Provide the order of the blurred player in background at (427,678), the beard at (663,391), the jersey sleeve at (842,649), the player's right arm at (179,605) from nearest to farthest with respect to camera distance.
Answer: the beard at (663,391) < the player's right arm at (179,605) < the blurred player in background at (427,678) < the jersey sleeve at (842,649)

--

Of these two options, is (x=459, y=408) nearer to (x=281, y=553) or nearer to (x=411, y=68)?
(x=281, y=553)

--

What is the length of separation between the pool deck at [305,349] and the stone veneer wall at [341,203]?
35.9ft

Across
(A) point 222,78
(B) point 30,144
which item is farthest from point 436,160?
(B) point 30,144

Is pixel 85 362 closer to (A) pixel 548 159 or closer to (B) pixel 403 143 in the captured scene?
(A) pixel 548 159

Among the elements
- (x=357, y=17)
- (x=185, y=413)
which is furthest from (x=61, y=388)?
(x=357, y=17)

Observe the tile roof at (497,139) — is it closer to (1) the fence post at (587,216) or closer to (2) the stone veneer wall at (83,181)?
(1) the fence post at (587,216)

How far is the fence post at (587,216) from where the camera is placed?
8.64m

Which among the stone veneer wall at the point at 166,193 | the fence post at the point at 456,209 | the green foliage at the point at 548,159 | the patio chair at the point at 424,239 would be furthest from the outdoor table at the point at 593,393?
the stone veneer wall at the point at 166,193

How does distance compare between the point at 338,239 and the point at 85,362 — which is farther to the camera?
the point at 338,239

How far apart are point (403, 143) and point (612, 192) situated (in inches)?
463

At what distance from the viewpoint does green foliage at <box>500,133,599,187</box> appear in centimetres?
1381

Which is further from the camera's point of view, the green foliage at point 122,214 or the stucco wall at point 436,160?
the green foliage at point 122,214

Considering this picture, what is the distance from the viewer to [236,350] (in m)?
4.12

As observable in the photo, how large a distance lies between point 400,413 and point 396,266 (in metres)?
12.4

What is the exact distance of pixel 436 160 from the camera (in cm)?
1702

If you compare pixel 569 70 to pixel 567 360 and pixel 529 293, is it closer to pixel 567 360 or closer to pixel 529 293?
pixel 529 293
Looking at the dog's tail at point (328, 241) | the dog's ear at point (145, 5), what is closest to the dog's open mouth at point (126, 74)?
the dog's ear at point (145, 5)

| Prompt |
Count the lines in the data above that contain the word "distance". Reply with the number only.

| Exercise solution |
6